GIVEN TEXT:
● ● ●

Understanding the concept of Data Wrangling is important because many professionals inside technology industries have to face different data types and also deal with the various sources of data. In this module, you will be introduced to Data Wrangling. In a broad sense, data wrangling includes (1) importing data, (2) tidying data, and (3) transforming data. After the wrangling process, you can proceed with visualizing data and modeling.
In this module, we will be focusing on the last two stages of the wrangling process -- tidying and transforming data. You will also be introduced to a modern data type called, tibbles and learn how tibbles are different from data frames. One of the first steps in data wrangling in the Tidyverse ecosystem is to reshape the data to be tidy using "tidyr" package. You will learn the concept of tidy data, and how reshaping the data helps you visualize the data. Once you make your data tidy, you will want to transform your data with the help of "dplyr" package. Learn some key functions from dplyr to transform the data. In base R, one had to use several parentheses together, adding a code inside the parentheses and inside yet another parenthesis, making coding complex. This makes your R code hard to read and understand. In modern R, you can zoom on data, using the pipe operator (%>% or |>), which allows information to move from top to bottom through a pipe. That is, you first start with data, then pipe into the data to tidy or transform it first. Once wrangling is done, you pipe the wrangled data into ggplot() to do all the necessary mapping and geometry as well as other optional layers of coordinates and themes, according to the grammar of graphics.
Upon successful completion of this module, you will be able to:
- Describe the concept of Data Wrangling.
- Describe how Tibbles are different from data frames.
- Explain how to convert wide or long data to "Tidy" data.
- Explain how to merge relational data sets using joins.
- Be familiar with key dplyr verbs and use them to transform data.
- Use the pipe operator to shape the data to prepare for analysis and visualization.
Continuing from M05, you will expand your horizons by going deeper into the topics with various approaches.
First, you will learn how data scientists wrangle and visualize data for their projects by watching demonstrations. Next, you will be exposed to more advanced topics and associated functions such as recode(), across(), case_when(), rownames_to_column(), distinct(), rowwise(), and c_across().
Upon successful completion of this module, you will be able to:
- Describe the concept of Data Wrangling.
- Describe how Tibbles are different from data frames.
- Explain how to convert wide or long data to "Tidy" data.
- Explain how to merge relational data sets using joins.
- Be familiar with key dplyr verbs and use them to transform data.
- Use the pipe operator to shape the data to prepare for analysis and visualization.
Data types (numeric, character, logical, factor, dates) are building blocks of data structures (vectors, matrices, data frames, and lists). Most of the time, you are likely to work with data frames or Tibbles in the Tidyverse framework, which is a spreadsheet with rows of observations and columns of features or variables. Matrices are similar to data frames in that they consist of rows and columns. A major difference is that while matrices are composed of variables that are of the same data type, data frames can have a mix of any type of data. You can perform various operations on data to filter and view parts of data or to create new variables. Knowing the differences between the data types and structures will provide you with the basic knowledge needed to manipulate data later.
In addition to Base R functions, Tidyverse has many packages that help deal with different types of vectors much more efficiently than base R does. With the stringr package, you can wrangle strings (or characters) and regular expressions. With forcats, you can wrangle factor, the ordered data. With the lubridate package, you can wrangle dates and times.

● ● ●

GIVEN REQUEST 1: Reproduce the part of the data wrangling passage that opens with the words containing "Understanding the concept" and closes with "data and modeling.".
GIVEN REQUEST 2: Supply the next part of the data wrangling passage, picking up right after its last sentence.
The records have no role in any of this.

Questions on scene geometry

● ● ●

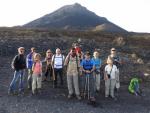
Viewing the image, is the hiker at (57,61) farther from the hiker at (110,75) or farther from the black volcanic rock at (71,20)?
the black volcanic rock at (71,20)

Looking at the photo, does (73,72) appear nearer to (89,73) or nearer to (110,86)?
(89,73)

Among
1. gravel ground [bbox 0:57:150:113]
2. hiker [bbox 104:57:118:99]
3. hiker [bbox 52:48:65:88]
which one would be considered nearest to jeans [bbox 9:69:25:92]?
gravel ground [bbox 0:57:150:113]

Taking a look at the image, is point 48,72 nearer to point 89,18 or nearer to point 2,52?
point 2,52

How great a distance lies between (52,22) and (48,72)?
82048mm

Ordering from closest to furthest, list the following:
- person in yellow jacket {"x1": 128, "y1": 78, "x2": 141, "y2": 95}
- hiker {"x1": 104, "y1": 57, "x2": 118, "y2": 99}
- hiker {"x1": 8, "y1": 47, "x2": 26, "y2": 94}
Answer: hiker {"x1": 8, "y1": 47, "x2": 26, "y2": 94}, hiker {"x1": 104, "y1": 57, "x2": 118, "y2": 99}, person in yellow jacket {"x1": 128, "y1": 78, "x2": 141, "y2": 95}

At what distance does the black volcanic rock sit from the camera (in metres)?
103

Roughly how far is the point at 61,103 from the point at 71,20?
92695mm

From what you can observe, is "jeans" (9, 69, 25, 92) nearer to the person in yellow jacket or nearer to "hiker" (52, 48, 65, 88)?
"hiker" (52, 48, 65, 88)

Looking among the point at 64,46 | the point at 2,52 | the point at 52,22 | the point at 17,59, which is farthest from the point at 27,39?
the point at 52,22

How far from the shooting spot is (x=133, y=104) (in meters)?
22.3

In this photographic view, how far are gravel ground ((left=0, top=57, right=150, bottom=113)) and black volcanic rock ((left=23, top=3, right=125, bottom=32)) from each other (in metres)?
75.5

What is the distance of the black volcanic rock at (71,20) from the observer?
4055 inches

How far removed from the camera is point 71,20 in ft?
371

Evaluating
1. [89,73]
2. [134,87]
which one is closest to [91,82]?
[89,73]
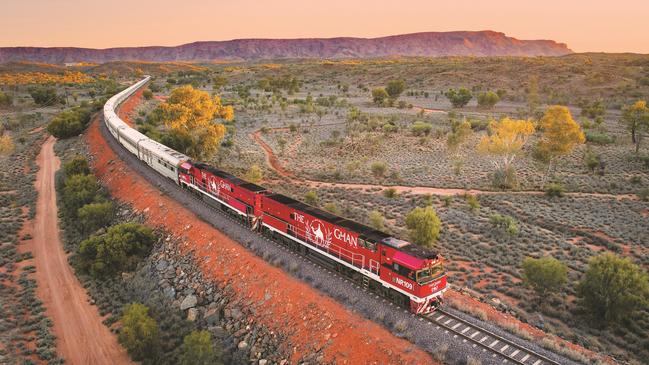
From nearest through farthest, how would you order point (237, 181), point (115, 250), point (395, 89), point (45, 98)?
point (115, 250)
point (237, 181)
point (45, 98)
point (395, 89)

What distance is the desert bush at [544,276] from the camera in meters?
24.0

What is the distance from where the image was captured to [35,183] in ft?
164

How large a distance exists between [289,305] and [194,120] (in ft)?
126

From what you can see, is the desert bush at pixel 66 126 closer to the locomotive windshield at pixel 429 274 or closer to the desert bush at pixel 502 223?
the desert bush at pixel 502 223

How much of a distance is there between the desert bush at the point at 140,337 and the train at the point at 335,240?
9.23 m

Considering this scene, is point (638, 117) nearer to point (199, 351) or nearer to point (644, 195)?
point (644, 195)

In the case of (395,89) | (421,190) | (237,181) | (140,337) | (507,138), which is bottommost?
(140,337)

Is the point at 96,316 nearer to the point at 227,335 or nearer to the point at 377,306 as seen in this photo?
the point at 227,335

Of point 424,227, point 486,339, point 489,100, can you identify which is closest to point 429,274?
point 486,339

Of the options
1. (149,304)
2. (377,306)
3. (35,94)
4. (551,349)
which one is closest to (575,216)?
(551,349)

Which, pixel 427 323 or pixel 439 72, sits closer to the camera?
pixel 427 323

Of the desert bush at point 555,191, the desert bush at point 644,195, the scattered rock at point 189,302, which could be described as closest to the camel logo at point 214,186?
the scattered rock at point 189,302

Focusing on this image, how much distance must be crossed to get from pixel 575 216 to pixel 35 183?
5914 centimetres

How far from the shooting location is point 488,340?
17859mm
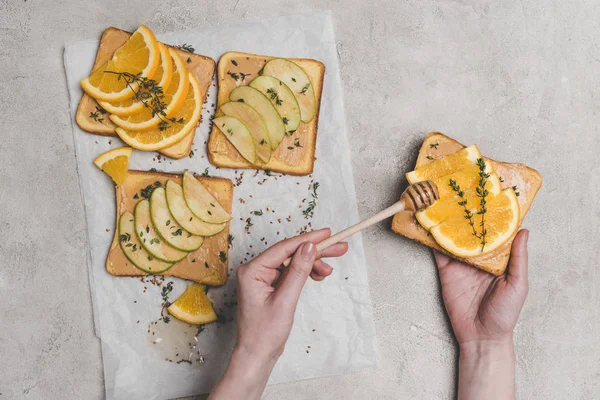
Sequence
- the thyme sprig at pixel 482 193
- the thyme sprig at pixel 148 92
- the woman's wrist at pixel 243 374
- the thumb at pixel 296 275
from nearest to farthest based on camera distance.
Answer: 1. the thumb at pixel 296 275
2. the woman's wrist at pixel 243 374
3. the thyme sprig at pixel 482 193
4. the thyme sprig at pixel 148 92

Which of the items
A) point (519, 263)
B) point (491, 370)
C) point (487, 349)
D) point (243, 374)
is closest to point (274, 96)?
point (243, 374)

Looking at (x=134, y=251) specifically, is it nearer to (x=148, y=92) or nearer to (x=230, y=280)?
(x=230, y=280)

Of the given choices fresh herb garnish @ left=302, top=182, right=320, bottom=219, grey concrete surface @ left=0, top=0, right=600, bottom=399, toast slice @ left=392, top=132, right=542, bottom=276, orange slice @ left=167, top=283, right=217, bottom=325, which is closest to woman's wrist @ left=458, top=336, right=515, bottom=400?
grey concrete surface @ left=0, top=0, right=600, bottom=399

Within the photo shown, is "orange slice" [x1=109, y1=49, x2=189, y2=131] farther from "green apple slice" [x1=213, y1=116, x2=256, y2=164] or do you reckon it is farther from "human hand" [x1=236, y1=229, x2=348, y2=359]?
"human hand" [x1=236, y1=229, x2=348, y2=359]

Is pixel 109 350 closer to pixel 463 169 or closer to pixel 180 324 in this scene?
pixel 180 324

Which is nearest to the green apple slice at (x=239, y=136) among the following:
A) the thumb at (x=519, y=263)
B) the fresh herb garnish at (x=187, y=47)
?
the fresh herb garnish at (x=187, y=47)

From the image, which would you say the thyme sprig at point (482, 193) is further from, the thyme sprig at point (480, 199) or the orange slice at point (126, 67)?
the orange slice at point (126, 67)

● ● ●

TASK OUTPUT 1:
Understanding the concept of Data Wrangling is important because many professionals inside technology industries have to face different data types and also deal with the various sources of data. In this module, you will be introduced to Data Wrangling. In a broad sense, data wrangling includes (1) importing data, (2) tidying data, and (3) transforming data. After the wrangling process, you can proceed with visualizing data and modeling.

TASK OUTPUT 2:
Upon successful completion of this module, you will be able to:
- Explain atomic R data types - numeric, character, logical, factors, and dates.
- Explain the differences between data structures -- vectors, matrices, data frames, and lists.
- Understand when to use each data type.
- Create data frames.
- Use popular functions from base R and Tidyverse to view and manipulate data frames that contain the various data types.
- Use popular functions from stringr package to handle strings and regular expressions.
- Use popular functions from the forcats package to manipulate factors in R.
- Use popular functions from the lubridate package to manipulate dates.
Building on what you learned in the previous module, you will deepen your understanding of the R data types with particular emphasis on tidyverse.
You will develop a practical sense of choosing appropriate functions from various packages associated with certain data types (stringr, forcats, and lubridate) by watching the live performances and well-prepared demonstrations on using those packages. Further, you will also be given the opportunity to drill with more advanced topics with those packages.
Upon successful completion of this module, you will be able to:
- Use advanced functions from base R and Tidyverse to view and manipulate data frames that contain the various data types.
- Use advanced functions from stringr package to handle strings and regular expressions.
- Use advanced functions from the forcats package to manipulate factors in R.
- Manipulate dates and times using advanced functions from the lubridate package.
- Utilize cheat cheats available online to find the right functions quickly.
Being able to import different formats of data is important because data scientists deal with secondary data collected by others, and secondary data exist everywhere inside and outside the organizations they work for. Therefore, learning how to import and export data is a fundamental step that we are introducing after you learn about data types and structures in Modules 7 and 8. You must use appropriate tools to import and wrangle the data depending on the data formats. Also, gathering data outside your company, such as websites, is a great way to extend your organization's capability, and you will be in the center of the action, adding value to your company; thus, web scraping can be another form of importing data that you can have under your took box. Further, you will learn how to deal with so-called labelled data produced by menu-driven proprietary statistical software such as SAS, SPSS, and STATA.
In addition to the Base R functions, Tidyverse has some packages that help you deal with different formats of data created by well-known software.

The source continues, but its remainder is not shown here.